▸ **作業指示**: 「What is the proximity」を含む行から「1.24 meters」を含む行までを、両端の行も含めて抜き出し、一字も変えずに書き写すこと。

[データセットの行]
============

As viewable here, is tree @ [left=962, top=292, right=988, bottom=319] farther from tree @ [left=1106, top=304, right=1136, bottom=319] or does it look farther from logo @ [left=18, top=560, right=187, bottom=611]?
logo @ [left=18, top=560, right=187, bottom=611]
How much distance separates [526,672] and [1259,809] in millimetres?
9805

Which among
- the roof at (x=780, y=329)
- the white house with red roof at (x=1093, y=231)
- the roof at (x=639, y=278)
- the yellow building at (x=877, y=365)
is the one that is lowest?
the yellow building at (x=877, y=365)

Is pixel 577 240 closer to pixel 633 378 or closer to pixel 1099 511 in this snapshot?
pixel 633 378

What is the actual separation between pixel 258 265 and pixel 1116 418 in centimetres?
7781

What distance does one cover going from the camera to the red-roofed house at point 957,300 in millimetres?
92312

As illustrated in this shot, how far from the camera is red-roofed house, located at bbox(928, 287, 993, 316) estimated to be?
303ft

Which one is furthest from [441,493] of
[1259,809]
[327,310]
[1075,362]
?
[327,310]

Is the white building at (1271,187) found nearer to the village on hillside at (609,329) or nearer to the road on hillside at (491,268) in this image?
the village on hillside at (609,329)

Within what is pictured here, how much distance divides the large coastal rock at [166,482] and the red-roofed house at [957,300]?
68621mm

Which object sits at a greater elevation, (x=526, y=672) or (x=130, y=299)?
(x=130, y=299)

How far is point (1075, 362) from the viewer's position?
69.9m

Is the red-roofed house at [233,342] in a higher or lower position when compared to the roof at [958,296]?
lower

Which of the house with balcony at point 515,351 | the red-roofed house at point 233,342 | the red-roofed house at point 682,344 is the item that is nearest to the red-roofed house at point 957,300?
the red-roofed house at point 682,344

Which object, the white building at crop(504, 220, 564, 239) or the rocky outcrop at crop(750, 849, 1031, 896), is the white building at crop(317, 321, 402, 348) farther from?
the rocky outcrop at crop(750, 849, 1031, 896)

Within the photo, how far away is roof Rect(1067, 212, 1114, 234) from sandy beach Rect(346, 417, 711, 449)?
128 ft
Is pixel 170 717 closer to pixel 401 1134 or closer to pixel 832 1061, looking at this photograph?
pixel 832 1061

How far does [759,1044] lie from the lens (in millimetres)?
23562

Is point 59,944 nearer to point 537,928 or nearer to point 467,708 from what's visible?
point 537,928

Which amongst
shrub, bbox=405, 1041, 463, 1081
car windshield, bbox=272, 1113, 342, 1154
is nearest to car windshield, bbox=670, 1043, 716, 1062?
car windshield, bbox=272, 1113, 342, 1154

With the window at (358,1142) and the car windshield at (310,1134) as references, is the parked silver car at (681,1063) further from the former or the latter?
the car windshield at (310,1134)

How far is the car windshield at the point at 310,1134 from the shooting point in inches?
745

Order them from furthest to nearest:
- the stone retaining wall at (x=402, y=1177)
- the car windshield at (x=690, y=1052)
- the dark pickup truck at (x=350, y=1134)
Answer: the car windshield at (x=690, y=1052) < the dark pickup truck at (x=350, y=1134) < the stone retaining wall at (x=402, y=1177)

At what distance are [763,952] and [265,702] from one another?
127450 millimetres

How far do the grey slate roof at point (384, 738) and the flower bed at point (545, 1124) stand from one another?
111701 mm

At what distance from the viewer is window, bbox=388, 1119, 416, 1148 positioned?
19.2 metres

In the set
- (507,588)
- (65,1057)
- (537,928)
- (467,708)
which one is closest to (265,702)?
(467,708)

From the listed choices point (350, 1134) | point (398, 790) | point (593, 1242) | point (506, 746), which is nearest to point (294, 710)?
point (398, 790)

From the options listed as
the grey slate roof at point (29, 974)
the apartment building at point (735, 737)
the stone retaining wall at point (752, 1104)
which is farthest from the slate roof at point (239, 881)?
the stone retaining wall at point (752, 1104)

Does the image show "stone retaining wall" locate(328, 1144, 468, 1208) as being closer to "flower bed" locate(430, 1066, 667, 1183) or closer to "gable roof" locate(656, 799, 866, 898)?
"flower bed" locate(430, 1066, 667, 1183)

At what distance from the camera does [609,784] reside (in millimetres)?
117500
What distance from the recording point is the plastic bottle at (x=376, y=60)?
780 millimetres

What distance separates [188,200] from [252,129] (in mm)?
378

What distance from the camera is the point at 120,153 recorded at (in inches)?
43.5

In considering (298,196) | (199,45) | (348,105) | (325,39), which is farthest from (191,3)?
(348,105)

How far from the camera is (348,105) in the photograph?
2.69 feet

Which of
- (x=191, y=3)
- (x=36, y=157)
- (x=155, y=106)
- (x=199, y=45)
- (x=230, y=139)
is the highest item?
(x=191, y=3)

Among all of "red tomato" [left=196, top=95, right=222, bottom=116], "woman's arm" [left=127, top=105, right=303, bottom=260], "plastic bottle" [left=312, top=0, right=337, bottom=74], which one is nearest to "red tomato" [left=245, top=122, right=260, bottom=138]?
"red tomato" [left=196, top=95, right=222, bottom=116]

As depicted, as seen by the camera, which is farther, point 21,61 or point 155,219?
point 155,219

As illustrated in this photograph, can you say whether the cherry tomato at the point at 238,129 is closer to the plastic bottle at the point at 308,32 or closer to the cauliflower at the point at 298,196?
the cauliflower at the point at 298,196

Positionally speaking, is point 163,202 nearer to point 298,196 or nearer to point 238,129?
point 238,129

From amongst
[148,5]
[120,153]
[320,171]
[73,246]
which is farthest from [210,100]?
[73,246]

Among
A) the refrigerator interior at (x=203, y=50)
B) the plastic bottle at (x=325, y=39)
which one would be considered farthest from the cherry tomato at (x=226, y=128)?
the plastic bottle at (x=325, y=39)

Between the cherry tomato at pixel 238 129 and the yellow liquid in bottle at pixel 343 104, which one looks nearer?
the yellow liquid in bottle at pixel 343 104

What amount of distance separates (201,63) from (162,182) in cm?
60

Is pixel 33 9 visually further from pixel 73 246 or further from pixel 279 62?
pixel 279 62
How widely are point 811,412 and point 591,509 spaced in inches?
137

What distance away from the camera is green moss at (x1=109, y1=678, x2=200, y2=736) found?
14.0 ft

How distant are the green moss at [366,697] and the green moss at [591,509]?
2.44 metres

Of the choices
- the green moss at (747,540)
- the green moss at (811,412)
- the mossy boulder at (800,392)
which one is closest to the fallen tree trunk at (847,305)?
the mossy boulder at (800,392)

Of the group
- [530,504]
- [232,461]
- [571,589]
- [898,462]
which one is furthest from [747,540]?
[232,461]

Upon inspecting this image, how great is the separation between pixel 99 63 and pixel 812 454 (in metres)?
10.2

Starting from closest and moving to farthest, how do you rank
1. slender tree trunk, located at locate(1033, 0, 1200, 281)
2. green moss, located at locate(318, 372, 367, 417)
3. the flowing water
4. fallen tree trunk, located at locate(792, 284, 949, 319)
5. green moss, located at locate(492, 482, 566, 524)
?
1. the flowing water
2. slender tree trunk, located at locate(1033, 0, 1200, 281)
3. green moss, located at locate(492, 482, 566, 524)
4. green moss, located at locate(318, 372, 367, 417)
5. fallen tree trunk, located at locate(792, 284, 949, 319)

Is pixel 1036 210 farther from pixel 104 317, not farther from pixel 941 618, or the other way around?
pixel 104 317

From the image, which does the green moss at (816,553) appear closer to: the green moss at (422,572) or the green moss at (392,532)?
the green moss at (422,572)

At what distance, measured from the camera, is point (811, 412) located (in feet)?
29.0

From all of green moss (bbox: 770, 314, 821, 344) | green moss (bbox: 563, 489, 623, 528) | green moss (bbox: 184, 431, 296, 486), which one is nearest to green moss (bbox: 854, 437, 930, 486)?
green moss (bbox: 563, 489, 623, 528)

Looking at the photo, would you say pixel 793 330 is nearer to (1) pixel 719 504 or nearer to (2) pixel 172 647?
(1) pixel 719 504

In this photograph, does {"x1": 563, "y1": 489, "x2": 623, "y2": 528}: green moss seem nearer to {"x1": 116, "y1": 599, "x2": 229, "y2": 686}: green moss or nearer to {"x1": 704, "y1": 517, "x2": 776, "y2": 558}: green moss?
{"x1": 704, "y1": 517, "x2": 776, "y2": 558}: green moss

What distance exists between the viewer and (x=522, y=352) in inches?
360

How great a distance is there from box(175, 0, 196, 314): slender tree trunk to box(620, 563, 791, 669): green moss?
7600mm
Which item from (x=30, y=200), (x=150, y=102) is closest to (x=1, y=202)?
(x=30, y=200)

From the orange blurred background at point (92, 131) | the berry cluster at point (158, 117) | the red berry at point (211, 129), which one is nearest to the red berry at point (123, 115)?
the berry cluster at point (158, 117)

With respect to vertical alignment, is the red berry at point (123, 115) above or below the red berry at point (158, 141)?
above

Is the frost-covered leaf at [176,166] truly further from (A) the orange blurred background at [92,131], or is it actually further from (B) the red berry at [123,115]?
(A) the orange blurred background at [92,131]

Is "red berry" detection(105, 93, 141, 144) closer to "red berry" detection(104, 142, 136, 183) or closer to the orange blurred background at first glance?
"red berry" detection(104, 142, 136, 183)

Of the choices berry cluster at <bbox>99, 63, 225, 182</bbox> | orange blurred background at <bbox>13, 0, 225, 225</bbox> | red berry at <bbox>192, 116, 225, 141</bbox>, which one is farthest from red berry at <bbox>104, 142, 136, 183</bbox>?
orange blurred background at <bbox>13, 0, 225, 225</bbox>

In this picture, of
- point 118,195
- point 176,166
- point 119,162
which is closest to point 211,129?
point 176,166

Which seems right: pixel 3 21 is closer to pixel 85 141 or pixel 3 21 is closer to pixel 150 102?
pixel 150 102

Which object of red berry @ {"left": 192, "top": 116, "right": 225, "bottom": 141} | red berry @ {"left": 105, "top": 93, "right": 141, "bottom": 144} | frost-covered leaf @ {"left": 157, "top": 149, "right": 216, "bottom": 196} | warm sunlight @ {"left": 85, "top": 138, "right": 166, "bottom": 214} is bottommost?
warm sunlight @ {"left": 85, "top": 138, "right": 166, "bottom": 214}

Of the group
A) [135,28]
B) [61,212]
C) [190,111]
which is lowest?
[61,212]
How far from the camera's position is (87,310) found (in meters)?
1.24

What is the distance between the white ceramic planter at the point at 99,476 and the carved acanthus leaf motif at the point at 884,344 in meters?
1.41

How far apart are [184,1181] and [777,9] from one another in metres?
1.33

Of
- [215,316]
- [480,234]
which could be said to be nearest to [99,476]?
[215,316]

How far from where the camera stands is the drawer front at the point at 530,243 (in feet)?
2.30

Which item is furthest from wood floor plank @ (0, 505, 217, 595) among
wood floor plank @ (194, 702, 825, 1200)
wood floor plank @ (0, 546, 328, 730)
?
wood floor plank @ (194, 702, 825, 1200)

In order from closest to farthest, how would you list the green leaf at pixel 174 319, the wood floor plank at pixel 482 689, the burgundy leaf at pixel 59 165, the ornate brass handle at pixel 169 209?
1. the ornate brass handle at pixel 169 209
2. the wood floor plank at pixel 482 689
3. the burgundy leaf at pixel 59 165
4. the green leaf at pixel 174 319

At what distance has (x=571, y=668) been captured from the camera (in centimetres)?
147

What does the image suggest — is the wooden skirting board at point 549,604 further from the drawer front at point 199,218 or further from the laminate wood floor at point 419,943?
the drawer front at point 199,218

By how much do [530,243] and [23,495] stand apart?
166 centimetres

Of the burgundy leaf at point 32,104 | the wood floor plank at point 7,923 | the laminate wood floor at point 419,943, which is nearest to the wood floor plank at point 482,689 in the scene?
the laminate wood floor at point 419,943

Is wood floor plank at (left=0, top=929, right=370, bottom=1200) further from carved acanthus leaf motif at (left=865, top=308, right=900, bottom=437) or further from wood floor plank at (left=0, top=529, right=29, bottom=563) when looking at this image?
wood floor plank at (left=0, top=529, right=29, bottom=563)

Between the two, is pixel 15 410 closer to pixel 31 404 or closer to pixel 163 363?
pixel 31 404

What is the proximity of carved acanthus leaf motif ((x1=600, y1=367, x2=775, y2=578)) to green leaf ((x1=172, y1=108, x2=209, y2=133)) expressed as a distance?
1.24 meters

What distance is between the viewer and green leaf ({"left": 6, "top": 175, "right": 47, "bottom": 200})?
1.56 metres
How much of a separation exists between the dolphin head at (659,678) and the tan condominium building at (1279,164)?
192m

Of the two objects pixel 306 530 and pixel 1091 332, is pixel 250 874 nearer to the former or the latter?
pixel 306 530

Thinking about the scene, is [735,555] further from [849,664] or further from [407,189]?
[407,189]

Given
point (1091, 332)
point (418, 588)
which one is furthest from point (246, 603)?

============

▸ **記述回答**:
What is the proximity of carved acanthus leaf motif ((x1=600, y1=367, x2=775, y2=578)) to green leaf ((x1=172, y1=108, x2=209, y2=133)) expressed as a distance?
1.24 meters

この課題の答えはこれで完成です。